Usage
The entire process of inferring trajectories with Cytopath is divided into two steps. In the first step, a transition probability matrix is used to simulate possible differentiation paths. In the second step, the simulations are used to estimate trajectories from root states to each terminal region (cluster containing terminal states).
Pre-processing
We assume that the user has already performed velocity analysis at this point and has the processed anndata object in memory. Following is an example of an anndata processed with scvelo.
AnnData object with n_obs × n_vars = n_cells × n_genes
obs: 'root_cells', 'end_points', 'louvain'
var: 'velocity_gamma', 'velocity_qreg_ratio', 'velocity_r2', 'velocity_genes'
uns: 'neighbors', 'pca', 'umap', 'velocity_graph', 'velocity_graph_neg', 'velocity_params'
obsm: 'X_pca', 'X_umap', 'velocity_umap'
varm: 'PCs'
layers: 'Ms', 'Mu', 'ambiguous', 'matrix', 'spliced', 'unspliced', 'variance_velocity', 'velocity'
obsp: 'connectivities', 'distances'
Store the transition probability matrix,
adata.uns['T_forward'] = scv.utils.get_transition_matrix(adata)
Markov chain sampling
The sampling procedure requires a transition probability matrix (parameter: matrix_key), a clustering that will be used to define terminal regions (parameter: cluster_key) and root/terminal state probabilities (stored under root_cells and end_points obs keys). If a clustering is not specified then Louvain is used by default.

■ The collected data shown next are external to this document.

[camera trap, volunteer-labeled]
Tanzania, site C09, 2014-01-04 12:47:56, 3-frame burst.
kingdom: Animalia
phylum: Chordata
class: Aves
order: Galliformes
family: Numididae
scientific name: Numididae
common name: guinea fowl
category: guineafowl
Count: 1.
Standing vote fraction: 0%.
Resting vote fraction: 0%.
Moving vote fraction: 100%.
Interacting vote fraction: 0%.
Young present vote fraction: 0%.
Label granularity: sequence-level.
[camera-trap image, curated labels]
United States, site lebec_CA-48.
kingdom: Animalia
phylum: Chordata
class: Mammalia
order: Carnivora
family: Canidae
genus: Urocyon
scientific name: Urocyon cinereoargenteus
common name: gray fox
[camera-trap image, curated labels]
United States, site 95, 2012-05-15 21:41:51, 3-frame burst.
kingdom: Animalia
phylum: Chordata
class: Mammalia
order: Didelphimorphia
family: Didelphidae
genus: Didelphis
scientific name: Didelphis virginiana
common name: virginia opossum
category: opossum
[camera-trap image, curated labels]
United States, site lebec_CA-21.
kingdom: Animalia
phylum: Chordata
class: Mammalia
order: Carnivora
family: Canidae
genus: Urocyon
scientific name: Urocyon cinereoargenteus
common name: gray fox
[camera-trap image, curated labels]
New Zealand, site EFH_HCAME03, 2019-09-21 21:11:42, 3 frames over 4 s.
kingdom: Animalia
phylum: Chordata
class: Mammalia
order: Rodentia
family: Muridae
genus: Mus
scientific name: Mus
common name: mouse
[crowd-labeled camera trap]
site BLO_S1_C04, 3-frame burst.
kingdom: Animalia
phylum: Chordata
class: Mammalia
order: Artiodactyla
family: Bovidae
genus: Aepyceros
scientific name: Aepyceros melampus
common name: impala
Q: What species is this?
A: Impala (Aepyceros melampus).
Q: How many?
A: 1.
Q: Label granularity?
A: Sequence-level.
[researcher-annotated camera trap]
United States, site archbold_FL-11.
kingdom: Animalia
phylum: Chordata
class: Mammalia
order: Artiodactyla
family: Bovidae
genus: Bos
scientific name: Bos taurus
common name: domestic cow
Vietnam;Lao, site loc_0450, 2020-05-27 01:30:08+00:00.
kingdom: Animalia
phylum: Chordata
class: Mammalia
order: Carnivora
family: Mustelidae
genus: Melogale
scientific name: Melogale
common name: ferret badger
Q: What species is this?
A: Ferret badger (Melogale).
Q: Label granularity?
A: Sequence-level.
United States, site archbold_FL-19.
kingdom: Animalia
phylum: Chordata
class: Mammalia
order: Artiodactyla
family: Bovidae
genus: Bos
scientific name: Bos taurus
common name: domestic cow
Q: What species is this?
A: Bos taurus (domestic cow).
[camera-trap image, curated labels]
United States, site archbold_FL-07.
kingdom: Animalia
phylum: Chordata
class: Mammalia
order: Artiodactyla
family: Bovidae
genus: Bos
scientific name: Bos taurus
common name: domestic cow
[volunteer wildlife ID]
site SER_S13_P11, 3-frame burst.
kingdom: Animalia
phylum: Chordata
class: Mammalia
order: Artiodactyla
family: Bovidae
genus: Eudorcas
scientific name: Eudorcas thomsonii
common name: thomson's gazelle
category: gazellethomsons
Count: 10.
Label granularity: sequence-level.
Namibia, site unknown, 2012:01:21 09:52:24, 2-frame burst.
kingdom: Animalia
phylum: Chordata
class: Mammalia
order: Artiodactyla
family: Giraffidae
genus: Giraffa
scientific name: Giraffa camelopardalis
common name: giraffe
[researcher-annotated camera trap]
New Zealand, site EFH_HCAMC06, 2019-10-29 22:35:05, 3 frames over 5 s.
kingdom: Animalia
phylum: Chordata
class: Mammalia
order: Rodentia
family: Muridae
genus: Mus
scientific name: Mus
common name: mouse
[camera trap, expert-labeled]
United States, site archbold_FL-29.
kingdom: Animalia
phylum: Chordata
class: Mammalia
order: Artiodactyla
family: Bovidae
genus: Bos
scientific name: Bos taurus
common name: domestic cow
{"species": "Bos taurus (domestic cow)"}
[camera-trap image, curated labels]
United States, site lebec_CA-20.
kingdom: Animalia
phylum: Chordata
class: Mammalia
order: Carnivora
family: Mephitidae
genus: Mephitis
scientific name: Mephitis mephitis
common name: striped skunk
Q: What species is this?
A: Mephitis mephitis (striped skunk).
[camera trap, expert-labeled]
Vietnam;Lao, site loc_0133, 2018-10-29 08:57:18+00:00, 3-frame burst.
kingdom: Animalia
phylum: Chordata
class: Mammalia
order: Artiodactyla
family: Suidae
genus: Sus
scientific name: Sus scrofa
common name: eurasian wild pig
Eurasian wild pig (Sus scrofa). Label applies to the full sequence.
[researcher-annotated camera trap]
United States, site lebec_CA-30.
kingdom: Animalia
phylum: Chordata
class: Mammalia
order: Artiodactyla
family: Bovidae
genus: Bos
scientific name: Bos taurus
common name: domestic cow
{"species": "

The auto_adjust parameter will automatically and dynamically select values for technical parameters of the sampling process based on the properties of the dataset. We advise keeping this parameter set to True.
Additionally, set the number of vCPUs (parameter: num_cores) for significantly faster performance. If you wish to return a copy of the anndata object then set copy parameter to True.
import os
import cytopath
cytopath.sampling(adata, auto_adjust=True, matrix_key = 'T_forward', cluster_key = 'louvain',
num_cores=os.cpu_count()-1, copy=False)
If the user wishes to manually specify root and terminal cell states, then use the following,
end_points = np.array(adata.obs.end_points > 0.99)[0] # Numerical index; use any selection criteria
root_cells = np.array(adata.obs.root_cells > 0.99)[0] # Numerical index; use any selection criteria
cytopath.sampling(adata, auto_adjust=True, matrix_key = 'T_forward', cluster_key = 'louvain',
end_points=end_points, root_cells=root_cells, num_cores=os.cpu_count()-1, copy=False)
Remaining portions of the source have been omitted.